Everyone’s new favorite app TikTok continues to take the world by storm – becoming the most downloaded app worldwide during February. In a time when people want more and more content to keep themselves and their friends entertained, TikTok is the place to find it.
It’s not just “the kids” using it – research shows that the 55+ market are the second most active spending 56 minutes per day within the app, finding ways to engage with the rest of their family remotely.
Not much to say other than with no cinemas open there isn’t a media market. The largest UK media owner DCM is running a skeleton staff and awaiting news of when lockdown ends.
Some big releases already delayed include Bond (No Time to Die) and Fast and Furious 9 – let’s hope Minions 2 – The Rise of Gru, slated for 10th July, doesn’t get on the list!
Royal Mail are still delivering and that means both direct mail and door drops remain viable media channels. The service is fluctuating depending on the postman status but running at 98%! Door drops are still being delivered and it looks like demand is back to where it was.
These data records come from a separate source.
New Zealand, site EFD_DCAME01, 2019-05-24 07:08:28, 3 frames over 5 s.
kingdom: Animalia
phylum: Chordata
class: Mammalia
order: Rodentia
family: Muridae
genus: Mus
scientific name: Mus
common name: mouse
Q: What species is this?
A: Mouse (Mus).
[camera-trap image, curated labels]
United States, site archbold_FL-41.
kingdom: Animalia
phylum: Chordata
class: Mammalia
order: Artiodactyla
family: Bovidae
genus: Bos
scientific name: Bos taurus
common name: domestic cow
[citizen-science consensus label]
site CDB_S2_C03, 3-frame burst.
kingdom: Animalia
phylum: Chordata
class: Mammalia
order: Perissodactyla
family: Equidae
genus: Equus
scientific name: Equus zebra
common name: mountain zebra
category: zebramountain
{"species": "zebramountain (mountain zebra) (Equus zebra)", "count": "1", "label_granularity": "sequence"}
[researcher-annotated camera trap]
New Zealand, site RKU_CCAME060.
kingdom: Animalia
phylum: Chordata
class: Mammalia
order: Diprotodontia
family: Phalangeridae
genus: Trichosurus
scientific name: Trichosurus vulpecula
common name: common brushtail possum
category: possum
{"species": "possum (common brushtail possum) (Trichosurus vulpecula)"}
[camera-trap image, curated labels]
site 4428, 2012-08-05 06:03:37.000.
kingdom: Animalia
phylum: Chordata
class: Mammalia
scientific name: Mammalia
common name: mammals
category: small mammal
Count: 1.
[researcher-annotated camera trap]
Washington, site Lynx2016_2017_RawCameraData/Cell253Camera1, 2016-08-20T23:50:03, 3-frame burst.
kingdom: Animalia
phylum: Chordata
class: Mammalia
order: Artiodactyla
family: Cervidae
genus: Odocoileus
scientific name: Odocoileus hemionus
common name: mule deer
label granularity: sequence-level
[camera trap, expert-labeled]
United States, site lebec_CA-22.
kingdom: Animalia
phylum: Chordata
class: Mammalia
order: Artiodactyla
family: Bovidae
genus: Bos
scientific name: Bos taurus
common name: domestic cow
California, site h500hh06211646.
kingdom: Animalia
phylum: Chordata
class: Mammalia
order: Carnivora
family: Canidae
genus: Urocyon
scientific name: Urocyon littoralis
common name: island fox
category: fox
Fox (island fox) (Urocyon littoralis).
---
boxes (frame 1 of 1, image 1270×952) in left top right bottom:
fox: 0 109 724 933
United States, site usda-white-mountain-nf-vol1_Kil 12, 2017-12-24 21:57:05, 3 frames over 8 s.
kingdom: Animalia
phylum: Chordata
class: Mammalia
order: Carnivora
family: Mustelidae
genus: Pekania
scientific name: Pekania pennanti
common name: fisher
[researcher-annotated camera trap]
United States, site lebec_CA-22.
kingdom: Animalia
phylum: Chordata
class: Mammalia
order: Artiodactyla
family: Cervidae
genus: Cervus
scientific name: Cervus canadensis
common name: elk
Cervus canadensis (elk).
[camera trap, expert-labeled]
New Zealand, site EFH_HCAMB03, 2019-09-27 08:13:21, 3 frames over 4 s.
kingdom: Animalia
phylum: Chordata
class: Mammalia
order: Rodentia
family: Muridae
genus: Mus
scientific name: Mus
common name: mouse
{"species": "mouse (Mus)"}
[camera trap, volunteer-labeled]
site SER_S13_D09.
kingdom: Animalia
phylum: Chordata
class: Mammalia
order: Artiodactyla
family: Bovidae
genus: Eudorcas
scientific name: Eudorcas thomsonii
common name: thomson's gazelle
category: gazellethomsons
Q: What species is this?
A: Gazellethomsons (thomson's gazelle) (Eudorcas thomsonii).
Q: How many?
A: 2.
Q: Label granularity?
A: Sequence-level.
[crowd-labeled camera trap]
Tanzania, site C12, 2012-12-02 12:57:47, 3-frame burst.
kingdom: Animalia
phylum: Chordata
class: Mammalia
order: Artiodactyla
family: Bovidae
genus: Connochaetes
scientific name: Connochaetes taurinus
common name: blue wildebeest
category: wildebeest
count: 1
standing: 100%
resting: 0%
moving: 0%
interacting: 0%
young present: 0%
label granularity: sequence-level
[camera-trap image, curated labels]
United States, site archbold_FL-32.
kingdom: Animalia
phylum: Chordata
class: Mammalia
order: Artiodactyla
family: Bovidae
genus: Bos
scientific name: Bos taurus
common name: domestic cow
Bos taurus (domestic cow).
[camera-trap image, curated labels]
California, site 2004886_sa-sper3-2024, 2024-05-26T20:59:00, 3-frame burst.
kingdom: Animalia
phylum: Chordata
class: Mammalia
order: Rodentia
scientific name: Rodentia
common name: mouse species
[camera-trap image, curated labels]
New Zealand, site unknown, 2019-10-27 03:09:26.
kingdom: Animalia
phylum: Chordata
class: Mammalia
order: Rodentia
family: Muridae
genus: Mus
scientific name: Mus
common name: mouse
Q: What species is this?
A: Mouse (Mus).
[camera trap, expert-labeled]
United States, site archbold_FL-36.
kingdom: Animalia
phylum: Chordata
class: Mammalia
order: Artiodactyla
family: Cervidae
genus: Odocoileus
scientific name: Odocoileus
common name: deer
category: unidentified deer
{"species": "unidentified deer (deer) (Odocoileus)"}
Possibly a good time to consider given the excitement the arrival of post brings these days!
In the short term its all about TV and digital/paid social. However we expect to see a bit of pressure on outdoor availability and probably sooner than most expect.
For the medium to long term TV markets are likely to suffer from loss of ABC1 peak share to streaming services – this ironically could mean some inflation but not in DRTV market where we think value is getting better and better.